What are friends for?

Amos 8:4–7; 2 Timothy 2:1–8; Luke 16:1–13

By Sarah Mortimer
Reader/Licensed Lay Minister and historian

Context: Eucharistic service in a city centre congregation, with graduate and undergraduate students, tourists, visitors and regular parishioners

Aim: to encourage true relationship with God and each other

It is not often in the Scriptures that we hear of the dishonest being praised – and especially not those who are both dishonest and rich (at least for the time being …) Generally, it is the upright and true of heart who are commended, those who are just and fair in their dealings with others. Against this background Jesus’ story of the dishonest manager can seem out of place. It is easy to wonder if we have lost the original meaning, as if it wasn’t really meant to be so shocking. Yet surely Jesus knew what he was doing when he held up this cheating steward to his disciples, and called them not to dismiss him or blithely condemn him, but first of all to listen. For, as Jesus will explain, even from this unpromising story we can be drawn more fully to the Kingdom of God.

DISHONEST, BUT SHREWD
In Jesus’ telling, the manager is dishonest, but he is also shrewd. He knows what he wants and he knows how to get it, using his power cleverly and practically. He recognises his need for allies, for people to help him, and so he builds a store of favours he can call in later. Indeed, this is a man who understands relationship, at least the transactional kind, based purely on self-interest. He knows that money is the best glue for such relationships, especially other people’s money, and so he invests heavily in his future.

BUILDING RELATIONSHIPS
We have in this steward a single-minded and intense commitment to building relationships, albeit one which has gone badly off course.

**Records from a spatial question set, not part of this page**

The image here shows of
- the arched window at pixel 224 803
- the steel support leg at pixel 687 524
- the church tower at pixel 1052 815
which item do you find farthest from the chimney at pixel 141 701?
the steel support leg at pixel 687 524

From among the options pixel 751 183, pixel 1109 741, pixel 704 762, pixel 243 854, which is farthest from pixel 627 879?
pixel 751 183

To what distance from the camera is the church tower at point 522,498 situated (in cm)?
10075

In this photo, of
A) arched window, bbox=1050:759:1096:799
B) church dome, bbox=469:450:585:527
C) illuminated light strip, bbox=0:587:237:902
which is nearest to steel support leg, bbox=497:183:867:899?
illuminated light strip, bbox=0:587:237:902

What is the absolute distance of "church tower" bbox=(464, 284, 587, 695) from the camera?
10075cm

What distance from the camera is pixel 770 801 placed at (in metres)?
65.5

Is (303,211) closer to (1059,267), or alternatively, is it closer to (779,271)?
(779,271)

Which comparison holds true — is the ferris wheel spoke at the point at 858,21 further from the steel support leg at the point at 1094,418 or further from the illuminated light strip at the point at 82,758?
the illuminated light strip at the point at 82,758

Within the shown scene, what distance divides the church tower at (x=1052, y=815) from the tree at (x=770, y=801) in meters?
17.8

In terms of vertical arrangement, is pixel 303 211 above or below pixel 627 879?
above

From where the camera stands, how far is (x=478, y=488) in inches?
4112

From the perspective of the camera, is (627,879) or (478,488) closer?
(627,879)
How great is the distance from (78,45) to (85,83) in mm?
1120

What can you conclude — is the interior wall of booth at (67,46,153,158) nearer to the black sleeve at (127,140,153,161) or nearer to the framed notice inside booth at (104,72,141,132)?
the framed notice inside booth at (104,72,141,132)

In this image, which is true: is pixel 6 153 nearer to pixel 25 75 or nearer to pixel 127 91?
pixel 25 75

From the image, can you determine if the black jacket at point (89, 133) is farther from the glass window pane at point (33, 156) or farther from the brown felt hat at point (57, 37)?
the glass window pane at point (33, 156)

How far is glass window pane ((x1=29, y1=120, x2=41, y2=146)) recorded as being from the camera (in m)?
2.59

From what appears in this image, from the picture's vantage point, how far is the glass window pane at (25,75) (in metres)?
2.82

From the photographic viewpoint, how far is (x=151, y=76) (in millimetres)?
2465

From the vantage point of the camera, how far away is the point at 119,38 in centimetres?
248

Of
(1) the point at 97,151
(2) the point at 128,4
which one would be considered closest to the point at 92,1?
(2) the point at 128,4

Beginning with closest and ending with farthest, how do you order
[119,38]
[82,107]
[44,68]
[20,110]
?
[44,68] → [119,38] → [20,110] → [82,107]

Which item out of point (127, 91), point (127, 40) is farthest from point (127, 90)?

But, as Jesus’ words after the parable demonstrate, there is much to be learned even from his example. For the quests for friends, for allies, for esteem are universal ones. We all need each other. No one can go through life alone. But as Jesus presents it to us, there are only two ways of pursuing this quest. One is the steward’s, with his ruthless, rule-breaking insistence that what matters is him. Other people’s money, or morality, or even their very being is relevant only insofar as it can further his own purposes. The other way is God’s, where our relationships are based not on utility or exchange or how they profit us, but solely on the generous, eternal love of God. Only this way, Jesus tells us, can we truly have friends, truly value people not for what they can do, but for who they are, as God’s precious people. Only this way can we become the people God calls us to be, living life to the full.

THE CHOICE: GOD OR MONEY
It’s more demanding than we realise to place our trust in God, to serve God in and through our dealings with others. Jesus tells us this as he insists on that binary choice, of God or money. It’s a choice that affects all our actions, all our relationships, and all the ways that we use time and resources. He calls on us to use what we have to make friends in the right way, to help others, to find in the service of neighbours and strangers the true purpose of what we have. And to do so with the commitment and purposes shown even by a dishonest steward. In our readings from Amos and the letter to Timothy we hear more of what it means to reorientate our lives and our relationships so that we live in God’s light and love, more of what it means to focus our hearts on Christ and the image of God in others, knowing they too are God’s precious children. We are warned that this will not always be easy, but assured that always it will be worthwhile, bringing grace and peace and fulfilment.

TURNING OUR HEARTS
Here for us, in a city with so much opportunity, it can be easy to be pulled into a quest for success, for status, for wealth and power – to spend time and effort curating ourselves, making ourselves popular, stylish, indispensable even. Yet, in a city that is also so full of inequality, we can see the cost to our society and to our own souls if we ask only what we can gain and not what we can give. Our readings challenge us to look hard at our lives and our priorities, inviting us to turn our hearts fully and completely toward the love of God shown to us in Christ.